# Diversity in Emotional Support, and Its Social, Historical, and Age-Related Trends

**Authors:** Erin Clancy, Rachel Koffer

PMC · DOI: 10.1093/geroni/igaf122.1606 · Innovation in Aging · 2025-12-31

## TL;DR

The study introduces emotional support diversity and finds that older adults and later-born cohorts tend to have less diverse emotional support networks.

## Contribution

The paper introduces 'emotional support diversity' as a novel construct and examines its trends across age, historical cohorts, and sexual minority status.

## Key findings

- Older adults reported lower emotional support diversity.
- Later-born cohorts experienced less emotional support diversity.
- Early midlife individuals in the later cohort had less diversity compared to earlier cohorts.

## Abstract

In this study, we introduce the concept of emotional support diversity: the breadth and balance of emotional support given and received from different individuals in one’s social network.

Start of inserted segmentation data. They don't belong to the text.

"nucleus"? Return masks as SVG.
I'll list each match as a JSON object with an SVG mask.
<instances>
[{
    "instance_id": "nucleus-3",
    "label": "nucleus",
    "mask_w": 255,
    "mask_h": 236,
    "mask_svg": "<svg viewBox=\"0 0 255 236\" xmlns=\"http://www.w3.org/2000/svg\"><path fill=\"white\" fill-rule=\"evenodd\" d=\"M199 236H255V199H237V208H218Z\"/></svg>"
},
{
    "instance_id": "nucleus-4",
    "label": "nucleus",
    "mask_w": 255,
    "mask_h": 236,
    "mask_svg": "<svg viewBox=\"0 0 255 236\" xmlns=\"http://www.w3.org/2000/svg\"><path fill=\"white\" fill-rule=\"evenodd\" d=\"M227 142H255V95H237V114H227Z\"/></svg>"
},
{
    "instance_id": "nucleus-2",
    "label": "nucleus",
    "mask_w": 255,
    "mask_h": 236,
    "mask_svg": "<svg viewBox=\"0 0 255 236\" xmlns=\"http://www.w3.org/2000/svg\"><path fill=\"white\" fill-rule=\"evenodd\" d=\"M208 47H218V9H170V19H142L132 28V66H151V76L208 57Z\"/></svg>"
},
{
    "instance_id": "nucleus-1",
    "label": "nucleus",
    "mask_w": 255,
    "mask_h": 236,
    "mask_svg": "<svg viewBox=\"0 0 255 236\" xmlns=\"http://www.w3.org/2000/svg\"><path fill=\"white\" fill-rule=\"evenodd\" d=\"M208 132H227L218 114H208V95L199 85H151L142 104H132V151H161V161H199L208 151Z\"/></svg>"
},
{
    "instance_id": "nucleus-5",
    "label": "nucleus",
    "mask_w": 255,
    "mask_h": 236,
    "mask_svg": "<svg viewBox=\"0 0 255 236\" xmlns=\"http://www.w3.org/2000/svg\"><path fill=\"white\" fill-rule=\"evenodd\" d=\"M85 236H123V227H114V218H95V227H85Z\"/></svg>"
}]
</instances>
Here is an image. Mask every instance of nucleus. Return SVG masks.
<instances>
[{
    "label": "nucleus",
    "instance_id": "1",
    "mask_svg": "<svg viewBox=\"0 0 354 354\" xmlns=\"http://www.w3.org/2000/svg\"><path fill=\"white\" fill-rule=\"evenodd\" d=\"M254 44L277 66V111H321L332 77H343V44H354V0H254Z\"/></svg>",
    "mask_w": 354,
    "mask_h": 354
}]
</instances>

Further, we test how developmental (i.e., age), historical (i.e., birth cohorts), and social (i.e., sexual minority status) contexts relate to differences in emotional support diversity. We utilized data from two independent cohorts of the Midlife in the United States (MIDUS) study (1995/1996 cohort: n = 5,492 adults aged 24-75 years; 2013/2014 cohort: n = 2,495 adults aged 23-76, stratified by age and gender to match the 1995-96 cohort). An overall emotional support diversity score was calculated based on 6 social roles (e.g., spouse or partner, in-laws) across 2 pathways (i.e., giving and receiving emotional support) using the Gini index. General linear models controlling for gender, race, education, self-rated health, and network size (i.e., partnership and parental status), revealed that older adults reported less emotional support diversity (b = -0.005, p < .001). The later-born cohort experienced less overall emotional support diversity (b = -0.022, p = 0.035). An interaction between age and cohort effects revealed that those in early midlife experienced less overall emotional support diversity in the later-born cohort than in the earlier-born cohort (b = 0.002, p = 0.025). There were no differences in emotional support diversity by sexuality (ps >.05). Implications of this new construct and differences in the hours of support received and given by specific social roles will be discussed in the context of age, cohort, and sexual minority status.